— Challenge —
Please output, as a JSON list of strings, every line of the rows starting with the line that contains "Which is nearest to (611,209) out of" and going on through the line that contains "114 centimetres", both ends included. Give one string per line and leave out blank lines.
## start Extracted information
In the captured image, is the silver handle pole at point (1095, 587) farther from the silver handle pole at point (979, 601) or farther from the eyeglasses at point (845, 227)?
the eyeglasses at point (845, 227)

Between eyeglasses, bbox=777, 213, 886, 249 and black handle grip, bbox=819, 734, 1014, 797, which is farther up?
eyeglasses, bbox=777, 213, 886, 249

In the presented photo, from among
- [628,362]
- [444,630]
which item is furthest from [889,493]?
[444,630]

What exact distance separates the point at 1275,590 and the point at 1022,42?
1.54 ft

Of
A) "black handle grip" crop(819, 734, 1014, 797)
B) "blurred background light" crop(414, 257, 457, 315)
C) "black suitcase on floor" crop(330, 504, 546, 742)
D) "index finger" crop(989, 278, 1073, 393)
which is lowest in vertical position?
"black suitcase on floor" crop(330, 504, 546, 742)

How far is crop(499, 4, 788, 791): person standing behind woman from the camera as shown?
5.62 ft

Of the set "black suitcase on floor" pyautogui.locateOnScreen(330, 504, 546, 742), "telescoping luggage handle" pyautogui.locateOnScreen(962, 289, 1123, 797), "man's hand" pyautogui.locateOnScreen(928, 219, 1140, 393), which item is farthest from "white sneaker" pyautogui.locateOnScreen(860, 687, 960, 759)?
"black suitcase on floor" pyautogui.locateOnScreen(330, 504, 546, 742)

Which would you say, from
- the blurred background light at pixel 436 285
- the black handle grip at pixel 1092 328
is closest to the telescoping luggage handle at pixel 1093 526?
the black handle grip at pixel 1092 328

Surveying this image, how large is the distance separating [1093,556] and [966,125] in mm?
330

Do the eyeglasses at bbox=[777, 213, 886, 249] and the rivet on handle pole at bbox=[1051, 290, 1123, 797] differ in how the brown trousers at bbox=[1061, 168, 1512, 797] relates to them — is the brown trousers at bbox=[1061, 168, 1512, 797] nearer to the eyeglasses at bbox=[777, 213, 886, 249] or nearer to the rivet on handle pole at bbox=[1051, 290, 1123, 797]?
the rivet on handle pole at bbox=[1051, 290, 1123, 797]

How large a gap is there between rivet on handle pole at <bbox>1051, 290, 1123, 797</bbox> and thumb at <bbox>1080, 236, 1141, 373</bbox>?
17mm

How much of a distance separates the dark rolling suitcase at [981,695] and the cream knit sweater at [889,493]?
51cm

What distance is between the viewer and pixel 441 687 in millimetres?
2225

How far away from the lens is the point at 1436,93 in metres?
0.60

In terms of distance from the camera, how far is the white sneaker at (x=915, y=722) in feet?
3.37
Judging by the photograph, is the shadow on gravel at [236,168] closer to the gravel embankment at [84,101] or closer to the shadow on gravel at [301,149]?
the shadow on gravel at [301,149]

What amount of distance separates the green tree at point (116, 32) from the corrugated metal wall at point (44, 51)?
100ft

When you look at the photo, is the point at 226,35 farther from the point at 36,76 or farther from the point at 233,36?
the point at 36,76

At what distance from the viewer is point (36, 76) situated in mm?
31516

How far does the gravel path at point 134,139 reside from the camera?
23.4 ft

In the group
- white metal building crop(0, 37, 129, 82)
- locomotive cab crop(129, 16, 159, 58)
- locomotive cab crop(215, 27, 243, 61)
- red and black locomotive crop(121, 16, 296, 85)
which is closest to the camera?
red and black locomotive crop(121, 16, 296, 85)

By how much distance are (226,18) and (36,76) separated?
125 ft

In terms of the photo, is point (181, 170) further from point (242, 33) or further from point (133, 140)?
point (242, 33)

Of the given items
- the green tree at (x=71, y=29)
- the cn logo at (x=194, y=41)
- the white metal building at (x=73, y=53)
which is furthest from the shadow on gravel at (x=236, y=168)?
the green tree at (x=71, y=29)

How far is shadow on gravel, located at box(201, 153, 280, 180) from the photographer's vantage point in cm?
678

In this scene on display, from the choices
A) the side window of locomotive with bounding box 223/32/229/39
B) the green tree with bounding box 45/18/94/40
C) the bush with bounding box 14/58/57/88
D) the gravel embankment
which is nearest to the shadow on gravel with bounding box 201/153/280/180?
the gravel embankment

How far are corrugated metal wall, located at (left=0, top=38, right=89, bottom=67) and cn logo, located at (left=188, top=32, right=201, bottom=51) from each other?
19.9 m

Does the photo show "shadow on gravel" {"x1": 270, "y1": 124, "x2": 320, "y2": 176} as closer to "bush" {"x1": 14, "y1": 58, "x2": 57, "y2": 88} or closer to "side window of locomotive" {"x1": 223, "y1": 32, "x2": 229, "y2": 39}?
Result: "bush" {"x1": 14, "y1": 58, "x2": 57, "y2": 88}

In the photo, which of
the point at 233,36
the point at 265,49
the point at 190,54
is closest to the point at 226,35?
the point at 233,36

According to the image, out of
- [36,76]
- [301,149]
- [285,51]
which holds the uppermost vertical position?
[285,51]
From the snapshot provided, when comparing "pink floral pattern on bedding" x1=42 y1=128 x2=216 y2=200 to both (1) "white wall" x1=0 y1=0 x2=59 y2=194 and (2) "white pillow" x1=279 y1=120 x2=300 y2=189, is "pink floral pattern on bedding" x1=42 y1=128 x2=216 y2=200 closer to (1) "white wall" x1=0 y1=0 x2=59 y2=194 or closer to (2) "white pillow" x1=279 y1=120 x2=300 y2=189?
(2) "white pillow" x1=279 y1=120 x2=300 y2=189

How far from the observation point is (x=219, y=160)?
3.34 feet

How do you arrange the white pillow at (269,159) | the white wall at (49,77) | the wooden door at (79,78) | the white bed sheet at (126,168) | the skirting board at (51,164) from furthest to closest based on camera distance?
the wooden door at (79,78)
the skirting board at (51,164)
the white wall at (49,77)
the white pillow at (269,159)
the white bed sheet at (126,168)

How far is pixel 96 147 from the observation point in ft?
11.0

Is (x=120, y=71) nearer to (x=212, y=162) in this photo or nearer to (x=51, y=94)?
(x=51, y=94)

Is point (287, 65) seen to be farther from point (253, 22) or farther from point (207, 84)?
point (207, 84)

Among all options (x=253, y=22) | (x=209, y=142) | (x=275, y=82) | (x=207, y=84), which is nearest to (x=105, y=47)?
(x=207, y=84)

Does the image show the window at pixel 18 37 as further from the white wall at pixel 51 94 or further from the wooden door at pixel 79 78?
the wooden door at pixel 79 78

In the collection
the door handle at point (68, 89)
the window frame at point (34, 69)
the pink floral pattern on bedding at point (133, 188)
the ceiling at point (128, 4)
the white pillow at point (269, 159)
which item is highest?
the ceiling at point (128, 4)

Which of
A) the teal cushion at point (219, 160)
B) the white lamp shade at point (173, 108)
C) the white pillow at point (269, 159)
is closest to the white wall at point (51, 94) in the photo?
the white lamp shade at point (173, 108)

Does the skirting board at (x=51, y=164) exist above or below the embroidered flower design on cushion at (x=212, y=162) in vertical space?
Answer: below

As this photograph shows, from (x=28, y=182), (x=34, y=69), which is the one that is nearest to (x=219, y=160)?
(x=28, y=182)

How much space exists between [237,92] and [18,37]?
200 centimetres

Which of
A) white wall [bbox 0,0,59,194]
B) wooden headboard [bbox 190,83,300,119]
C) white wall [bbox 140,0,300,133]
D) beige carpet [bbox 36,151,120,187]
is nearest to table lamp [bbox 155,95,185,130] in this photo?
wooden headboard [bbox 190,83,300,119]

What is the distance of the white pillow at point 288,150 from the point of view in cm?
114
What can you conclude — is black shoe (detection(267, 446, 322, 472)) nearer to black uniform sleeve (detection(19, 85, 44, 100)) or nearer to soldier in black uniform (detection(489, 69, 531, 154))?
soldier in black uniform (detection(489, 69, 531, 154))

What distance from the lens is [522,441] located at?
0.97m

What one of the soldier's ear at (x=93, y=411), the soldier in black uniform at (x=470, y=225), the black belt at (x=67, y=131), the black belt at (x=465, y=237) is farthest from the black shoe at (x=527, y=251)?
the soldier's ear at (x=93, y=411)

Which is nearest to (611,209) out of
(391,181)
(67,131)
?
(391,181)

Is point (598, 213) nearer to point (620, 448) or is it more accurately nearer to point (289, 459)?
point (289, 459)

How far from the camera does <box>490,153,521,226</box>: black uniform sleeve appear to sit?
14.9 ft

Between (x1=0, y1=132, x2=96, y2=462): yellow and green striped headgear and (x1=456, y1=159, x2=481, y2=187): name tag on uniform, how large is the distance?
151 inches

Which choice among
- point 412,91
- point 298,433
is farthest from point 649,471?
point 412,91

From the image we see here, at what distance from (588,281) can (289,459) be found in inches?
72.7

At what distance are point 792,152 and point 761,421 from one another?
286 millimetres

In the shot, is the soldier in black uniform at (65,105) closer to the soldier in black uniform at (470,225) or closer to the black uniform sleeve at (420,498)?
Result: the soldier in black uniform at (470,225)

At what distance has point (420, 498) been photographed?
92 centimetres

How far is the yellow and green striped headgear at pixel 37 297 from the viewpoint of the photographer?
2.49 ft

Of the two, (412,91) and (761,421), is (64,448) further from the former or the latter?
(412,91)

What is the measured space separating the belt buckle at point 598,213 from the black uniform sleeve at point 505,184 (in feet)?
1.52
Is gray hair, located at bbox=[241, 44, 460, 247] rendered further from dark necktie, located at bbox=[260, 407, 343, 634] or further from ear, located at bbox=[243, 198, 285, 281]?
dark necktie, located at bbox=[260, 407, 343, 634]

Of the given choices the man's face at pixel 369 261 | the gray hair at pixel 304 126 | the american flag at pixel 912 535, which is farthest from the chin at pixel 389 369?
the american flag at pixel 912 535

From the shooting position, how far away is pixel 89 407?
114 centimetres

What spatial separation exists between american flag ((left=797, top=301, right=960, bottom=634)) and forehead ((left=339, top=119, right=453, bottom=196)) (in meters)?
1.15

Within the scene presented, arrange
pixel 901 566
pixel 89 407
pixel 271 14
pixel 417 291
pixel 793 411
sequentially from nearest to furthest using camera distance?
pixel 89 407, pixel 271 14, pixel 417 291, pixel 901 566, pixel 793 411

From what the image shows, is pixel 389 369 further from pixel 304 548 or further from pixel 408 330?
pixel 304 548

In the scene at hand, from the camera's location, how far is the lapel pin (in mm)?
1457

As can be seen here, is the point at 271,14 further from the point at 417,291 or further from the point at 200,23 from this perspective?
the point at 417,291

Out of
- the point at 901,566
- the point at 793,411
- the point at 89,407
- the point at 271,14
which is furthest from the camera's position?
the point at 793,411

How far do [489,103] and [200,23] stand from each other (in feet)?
## end Extracted information
— Answer to this task —
[
  "Which is nearest to (611,209) out of",
  "(391,181)",
  "(67,131)",
  "?",
  "(391,181)",
  "Is point (598, 213) nearer to point (620, 448) or is it more accurately nearer to point (289, 459)?",
  "point (289, 459)",
  "How far from the camera does <box>490,153,521,226</box>: black uniform sleeve appear to sit?",
  "14.9 ft",
  "Between (x1=0, y1=132, x2=96, y2=462): yellow and green striped headgear and (x1=456, y1=159, x2=481, y2=187): name tag on uniform, how large is the distance?",
  "151 inches",
  "Which choice among",
  "- point 412,91",
  "- point 298,433",
  "is farthest from point 649,471?",
  "point 412,91",
  "From the image we see here, at what distance from (588,281) can (289,459) be found in inches?",
  "72.7",
  "At what distance are point 792,152 and point 761,421 from one another?",
  "286 millimetres",
  "In the shot, is the soldier in black uniform at (65,105) closer to the soldier in black uniform at (470,225) or closer to the black uniform sleeve at (420,498)?",
  "Result: the soldier in black uniform at (470,225)",
  "At what distance has point (420, 498) been photographed?",
  "92 centimetres",
  "How far is the yellow and green striped headgear at pixel 37 297 from the viewpoint of the photographer?",
  "2.49 ft",
  "Of the two, (412,91) and (761,421), is (64,448) further from the former or the latter?",
  "(412,91)",
  "What is the measured space separating the belt buckle at point 598,213 from the black uniform sleeve at point 505,184 (in feet)?",
  "1.52",
  "Is gray hair, located at bbox=[241, 44, 460, 247] rendered further from dark necktie, located at bbox=[260, 407, 343, 634] or further from ear, located at bbox=[243, 198, 285, 281]?",
  "dark necktie, located at bbox=[260, 407, 343, 634]",
  "Of the given choices the man's face at pixel 369 261 | the gray hair at pixel 304 126 | the american flag at pixel 912 535, which is farthest from the chin at pixel 389 369?",
  "the american flag at pixel 912 535",
  "From the shooting position, how far away is pixel 89 407?",
  "114 centimetres"
]